As humans we are programmed to be biased, our brains work by using pattern recognition. We know not all snakes are dangerous but some are, so if it looks like a snake we run. It’s a basic survival instinct and instincts are very hard to shift. When we look at an individual we take in the visual cues and form judgements and, just like the malgorithms, our brains have been trained to make prejudicial assumptions on flawed information. Someone looks a particular way, talks a particular way, exhibits certain behaviours and we make a negative judgement, there is no point in pretending otherwise. That judgement can be unfair but as humans we have the ability to over-ride our unconscious bias and make a conscious decision to look deeper, to give someone a chance, before making a decision that affects them. Synthetic data allows us to programme that humanity into AI. Poor people are a bad credit risk, the real data will teach AI this lesson and make it hard for certain social groups to access the loans that might help lift them out of poverty. The same system will make it very easy for the well off to buy a second car. One thinks it would be better for society to make finance available to facilitate social mobility rather than more physical mobility for the well off. If so we can use synthetic data to upweight the scenarios in which poor people are not unfairly treated as bad credit risks.

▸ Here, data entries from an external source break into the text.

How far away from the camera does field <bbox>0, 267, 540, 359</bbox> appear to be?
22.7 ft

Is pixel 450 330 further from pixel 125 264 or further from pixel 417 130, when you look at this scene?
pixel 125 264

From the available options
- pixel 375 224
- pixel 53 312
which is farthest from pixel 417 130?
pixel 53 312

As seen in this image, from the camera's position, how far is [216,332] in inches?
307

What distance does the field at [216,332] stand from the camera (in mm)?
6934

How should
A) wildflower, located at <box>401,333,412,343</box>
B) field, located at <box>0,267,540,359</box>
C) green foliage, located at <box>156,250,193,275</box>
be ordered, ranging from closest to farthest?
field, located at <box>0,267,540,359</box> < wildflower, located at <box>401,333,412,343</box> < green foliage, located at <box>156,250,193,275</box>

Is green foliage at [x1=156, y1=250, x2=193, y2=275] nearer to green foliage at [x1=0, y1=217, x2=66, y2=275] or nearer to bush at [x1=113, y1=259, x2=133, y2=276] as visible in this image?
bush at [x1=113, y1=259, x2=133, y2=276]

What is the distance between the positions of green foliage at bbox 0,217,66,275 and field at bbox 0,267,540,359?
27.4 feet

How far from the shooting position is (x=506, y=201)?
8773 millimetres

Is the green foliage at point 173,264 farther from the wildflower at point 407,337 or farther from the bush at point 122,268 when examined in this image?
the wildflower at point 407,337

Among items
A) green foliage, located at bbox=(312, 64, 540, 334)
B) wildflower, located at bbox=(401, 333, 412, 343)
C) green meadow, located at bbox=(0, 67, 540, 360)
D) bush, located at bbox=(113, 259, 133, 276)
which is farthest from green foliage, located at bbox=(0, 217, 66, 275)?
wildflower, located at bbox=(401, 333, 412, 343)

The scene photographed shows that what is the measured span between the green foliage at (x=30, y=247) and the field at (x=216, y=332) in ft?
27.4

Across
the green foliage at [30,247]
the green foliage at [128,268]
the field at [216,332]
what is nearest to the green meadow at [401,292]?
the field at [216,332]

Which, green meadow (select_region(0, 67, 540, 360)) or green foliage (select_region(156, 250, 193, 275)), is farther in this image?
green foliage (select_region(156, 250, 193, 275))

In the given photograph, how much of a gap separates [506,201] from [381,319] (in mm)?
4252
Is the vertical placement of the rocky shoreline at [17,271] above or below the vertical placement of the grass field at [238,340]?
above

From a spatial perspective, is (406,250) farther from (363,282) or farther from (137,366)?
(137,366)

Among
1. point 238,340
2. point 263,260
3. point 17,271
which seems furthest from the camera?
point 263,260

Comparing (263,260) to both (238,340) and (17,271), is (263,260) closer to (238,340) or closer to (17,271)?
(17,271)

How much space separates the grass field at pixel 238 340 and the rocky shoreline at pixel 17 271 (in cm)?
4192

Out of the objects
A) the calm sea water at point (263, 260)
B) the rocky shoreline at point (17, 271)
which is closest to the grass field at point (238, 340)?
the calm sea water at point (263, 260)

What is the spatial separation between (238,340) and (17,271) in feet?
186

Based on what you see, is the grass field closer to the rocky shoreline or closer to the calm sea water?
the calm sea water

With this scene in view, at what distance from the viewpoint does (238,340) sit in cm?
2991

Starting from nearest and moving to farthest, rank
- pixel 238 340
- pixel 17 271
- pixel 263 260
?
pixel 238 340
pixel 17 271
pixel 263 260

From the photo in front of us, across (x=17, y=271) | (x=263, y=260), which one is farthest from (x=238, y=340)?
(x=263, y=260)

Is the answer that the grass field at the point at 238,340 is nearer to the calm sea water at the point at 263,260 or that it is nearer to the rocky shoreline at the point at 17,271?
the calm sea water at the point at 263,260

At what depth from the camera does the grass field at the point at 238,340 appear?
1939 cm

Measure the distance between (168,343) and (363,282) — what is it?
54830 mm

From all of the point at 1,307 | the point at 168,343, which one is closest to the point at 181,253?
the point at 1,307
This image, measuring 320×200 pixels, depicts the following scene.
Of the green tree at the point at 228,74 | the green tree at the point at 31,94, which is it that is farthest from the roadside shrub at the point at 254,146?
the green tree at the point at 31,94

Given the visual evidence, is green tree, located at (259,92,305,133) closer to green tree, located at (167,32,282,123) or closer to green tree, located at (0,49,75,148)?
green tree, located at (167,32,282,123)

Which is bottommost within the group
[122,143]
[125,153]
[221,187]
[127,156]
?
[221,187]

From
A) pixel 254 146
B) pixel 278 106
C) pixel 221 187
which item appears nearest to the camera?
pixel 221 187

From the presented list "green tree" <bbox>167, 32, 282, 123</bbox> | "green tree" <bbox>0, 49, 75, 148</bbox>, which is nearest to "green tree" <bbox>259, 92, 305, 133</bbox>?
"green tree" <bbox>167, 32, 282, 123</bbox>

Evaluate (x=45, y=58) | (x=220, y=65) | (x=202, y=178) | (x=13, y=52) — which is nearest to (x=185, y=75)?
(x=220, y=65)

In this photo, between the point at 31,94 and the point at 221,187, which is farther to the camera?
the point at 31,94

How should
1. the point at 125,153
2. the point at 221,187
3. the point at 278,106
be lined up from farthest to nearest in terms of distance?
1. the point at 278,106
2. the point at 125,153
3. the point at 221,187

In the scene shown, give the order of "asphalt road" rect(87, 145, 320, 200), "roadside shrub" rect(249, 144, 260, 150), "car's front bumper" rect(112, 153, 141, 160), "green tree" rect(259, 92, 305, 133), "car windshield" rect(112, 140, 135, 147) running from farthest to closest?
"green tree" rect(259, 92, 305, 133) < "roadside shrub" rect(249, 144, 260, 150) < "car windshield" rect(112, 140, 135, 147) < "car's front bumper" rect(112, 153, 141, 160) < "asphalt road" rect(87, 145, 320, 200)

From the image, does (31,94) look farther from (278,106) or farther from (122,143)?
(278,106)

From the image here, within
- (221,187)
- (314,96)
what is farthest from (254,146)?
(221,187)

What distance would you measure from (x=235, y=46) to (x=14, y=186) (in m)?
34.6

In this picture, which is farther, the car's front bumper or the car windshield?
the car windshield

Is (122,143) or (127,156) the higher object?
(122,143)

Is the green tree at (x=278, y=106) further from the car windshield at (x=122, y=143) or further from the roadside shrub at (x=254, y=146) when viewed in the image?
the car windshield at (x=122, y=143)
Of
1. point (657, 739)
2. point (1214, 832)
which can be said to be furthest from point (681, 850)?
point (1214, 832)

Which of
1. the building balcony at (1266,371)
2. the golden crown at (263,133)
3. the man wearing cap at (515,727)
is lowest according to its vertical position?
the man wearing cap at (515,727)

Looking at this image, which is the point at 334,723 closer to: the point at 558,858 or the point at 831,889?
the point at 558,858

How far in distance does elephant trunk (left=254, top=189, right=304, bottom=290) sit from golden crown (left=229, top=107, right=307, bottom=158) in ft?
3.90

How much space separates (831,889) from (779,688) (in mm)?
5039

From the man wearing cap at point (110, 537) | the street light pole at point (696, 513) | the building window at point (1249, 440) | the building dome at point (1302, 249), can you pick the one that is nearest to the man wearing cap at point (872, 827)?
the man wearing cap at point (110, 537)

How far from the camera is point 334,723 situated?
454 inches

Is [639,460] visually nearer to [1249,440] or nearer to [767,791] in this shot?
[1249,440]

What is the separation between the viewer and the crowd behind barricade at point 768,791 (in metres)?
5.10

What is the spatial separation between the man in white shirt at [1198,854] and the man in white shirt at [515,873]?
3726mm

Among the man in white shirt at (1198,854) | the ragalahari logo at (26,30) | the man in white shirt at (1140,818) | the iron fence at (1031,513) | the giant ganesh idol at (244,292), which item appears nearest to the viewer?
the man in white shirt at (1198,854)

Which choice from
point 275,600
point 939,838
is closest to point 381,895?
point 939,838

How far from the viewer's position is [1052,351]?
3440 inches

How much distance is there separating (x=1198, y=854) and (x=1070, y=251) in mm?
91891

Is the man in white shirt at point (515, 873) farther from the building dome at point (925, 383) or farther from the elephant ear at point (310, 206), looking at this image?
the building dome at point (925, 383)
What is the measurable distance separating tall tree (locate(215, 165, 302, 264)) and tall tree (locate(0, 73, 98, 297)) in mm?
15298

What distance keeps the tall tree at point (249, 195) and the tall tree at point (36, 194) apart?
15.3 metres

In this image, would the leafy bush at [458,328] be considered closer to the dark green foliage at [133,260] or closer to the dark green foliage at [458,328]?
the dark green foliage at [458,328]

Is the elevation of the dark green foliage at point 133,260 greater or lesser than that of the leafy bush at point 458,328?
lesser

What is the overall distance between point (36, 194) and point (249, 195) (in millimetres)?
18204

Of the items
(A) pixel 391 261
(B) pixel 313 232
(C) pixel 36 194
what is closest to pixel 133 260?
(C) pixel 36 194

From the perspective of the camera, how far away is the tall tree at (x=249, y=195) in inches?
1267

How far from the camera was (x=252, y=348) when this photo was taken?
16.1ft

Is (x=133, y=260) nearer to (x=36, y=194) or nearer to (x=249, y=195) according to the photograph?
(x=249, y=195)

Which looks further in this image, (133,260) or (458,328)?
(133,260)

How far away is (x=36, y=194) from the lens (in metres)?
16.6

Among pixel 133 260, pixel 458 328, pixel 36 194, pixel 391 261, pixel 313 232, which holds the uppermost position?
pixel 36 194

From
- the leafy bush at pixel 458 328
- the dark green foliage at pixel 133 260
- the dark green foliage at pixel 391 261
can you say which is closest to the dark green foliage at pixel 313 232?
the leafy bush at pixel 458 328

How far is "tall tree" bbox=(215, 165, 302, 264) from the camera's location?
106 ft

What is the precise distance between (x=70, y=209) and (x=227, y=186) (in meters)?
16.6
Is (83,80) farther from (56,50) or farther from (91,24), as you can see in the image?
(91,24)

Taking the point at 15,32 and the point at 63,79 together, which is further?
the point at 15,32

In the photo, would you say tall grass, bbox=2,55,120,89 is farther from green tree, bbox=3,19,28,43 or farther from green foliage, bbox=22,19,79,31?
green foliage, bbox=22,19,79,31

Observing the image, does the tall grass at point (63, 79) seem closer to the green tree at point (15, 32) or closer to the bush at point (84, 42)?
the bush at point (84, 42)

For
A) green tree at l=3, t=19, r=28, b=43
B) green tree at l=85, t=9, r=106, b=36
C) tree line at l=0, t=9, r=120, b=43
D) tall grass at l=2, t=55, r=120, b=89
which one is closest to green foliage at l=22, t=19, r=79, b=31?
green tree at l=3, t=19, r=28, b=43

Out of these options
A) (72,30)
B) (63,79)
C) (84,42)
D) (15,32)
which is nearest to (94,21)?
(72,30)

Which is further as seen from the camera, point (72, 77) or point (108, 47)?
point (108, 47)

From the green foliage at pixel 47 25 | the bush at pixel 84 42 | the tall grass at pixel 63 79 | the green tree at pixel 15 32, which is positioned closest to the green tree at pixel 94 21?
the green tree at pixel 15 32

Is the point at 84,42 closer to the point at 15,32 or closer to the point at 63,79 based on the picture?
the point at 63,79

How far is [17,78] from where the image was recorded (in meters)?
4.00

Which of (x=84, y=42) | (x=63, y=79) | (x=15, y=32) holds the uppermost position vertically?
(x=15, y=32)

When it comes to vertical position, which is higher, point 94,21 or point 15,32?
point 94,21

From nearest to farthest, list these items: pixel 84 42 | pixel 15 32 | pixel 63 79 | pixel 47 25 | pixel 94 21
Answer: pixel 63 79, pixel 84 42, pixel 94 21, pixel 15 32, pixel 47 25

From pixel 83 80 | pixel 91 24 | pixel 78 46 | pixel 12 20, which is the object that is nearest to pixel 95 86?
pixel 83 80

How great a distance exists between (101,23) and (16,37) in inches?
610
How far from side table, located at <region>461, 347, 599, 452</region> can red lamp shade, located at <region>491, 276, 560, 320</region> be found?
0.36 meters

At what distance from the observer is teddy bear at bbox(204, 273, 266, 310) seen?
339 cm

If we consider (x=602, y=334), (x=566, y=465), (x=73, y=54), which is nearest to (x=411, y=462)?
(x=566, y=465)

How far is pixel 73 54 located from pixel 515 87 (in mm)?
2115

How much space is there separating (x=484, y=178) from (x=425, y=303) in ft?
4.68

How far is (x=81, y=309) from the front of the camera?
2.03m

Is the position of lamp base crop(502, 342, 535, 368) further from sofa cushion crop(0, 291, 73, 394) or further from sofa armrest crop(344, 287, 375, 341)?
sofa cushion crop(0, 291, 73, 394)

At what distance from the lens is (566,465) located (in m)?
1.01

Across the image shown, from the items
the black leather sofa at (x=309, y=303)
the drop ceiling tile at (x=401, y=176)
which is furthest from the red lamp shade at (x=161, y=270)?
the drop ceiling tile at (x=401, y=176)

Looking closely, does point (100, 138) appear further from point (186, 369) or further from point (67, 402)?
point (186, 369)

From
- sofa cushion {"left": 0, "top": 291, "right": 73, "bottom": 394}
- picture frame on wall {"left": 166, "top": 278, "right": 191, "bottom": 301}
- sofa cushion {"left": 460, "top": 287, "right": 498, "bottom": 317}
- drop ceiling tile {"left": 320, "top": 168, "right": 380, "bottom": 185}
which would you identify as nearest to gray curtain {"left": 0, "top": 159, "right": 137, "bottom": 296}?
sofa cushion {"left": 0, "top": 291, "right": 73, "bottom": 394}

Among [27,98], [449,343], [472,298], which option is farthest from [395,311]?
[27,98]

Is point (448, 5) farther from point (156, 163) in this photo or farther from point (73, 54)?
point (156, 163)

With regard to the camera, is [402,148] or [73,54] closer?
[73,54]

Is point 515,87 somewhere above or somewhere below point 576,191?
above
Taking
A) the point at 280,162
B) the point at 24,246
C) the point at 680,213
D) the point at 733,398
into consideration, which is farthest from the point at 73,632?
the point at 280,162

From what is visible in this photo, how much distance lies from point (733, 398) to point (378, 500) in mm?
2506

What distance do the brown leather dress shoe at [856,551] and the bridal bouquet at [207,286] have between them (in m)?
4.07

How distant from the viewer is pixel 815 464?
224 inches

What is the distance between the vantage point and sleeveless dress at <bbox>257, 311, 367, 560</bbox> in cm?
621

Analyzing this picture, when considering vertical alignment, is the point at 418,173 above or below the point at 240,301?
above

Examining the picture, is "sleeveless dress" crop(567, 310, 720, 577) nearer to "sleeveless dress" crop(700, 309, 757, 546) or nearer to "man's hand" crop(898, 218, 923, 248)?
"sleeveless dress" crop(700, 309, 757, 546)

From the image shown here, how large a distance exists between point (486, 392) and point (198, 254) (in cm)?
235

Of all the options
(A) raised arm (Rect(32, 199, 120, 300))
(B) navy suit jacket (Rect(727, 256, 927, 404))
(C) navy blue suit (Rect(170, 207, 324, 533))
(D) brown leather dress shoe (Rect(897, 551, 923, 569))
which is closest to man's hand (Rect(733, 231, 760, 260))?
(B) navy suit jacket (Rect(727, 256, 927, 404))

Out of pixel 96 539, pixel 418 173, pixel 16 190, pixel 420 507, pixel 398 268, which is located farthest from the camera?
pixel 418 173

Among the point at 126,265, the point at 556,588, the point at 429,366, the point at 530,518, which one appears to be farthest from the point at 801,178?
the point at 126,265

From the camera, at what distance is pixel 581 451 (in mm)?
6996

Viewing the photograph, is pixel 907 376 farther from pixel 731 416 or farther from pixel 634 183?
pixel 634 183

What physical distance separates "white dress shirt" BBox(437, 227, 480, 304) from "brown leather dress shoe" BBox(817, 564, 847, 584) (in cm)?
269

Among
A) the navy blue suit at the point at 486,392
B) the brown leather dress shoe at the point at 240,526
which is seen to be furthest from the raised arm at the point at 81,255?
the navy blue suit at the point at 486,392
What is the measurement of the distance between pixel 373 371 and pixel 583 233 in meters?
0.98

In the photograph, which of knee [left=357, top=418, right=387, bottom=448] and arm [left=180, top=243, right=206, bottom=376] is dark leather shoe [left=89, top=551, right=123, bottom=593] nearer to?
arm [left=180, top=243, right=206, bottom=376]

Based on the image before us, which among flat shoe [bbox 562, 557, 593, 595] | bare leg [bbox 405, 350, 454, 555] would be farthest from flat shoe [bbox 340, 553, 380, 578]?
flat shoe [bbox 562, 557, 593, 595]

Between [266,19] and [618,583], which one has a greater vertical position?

‘Coded Bias’ certainly got me thinking, so well done Netflix, again. My brain works in strange ways and the focus on racial bias in facial recognition made me think about ears. A lot of images of people will be side on as they walk past the camera that’s recording them, so it will only detect one ear. The AI might conclude that lots of people, even most people in certain locations, might only have one ear. Having only one ear has a medical term, it’s called microtia and it is more common than I thought when I looked it up. It occurs in 1-5 out of every 10,000 births which I think means there are 4 million out of the global population of 8 billion that only have one ear. Not common then, but not unheard of in the real world. We could teach AI about this, using synthetic data because samples of real world data would not likely detect the prevalence of microtia. It might prevent AI drawing the wrong conclusions, either ignoring microtia or over-estimating it. On the other hand, it might help facial recognition spot a one eared crook like Mark ‘Chopper’ Reid, the Australian criminal who cut off his own ear in prison to get an early release (it’s a long story). My question is very simple – would a machine have even thought about this, would it have looked up the data on microtia, searched online for an example of a one eared crook? I doubt it. So, if you have them, listen with both ears and both eyes wide open, we need to use AI, not let AI use us.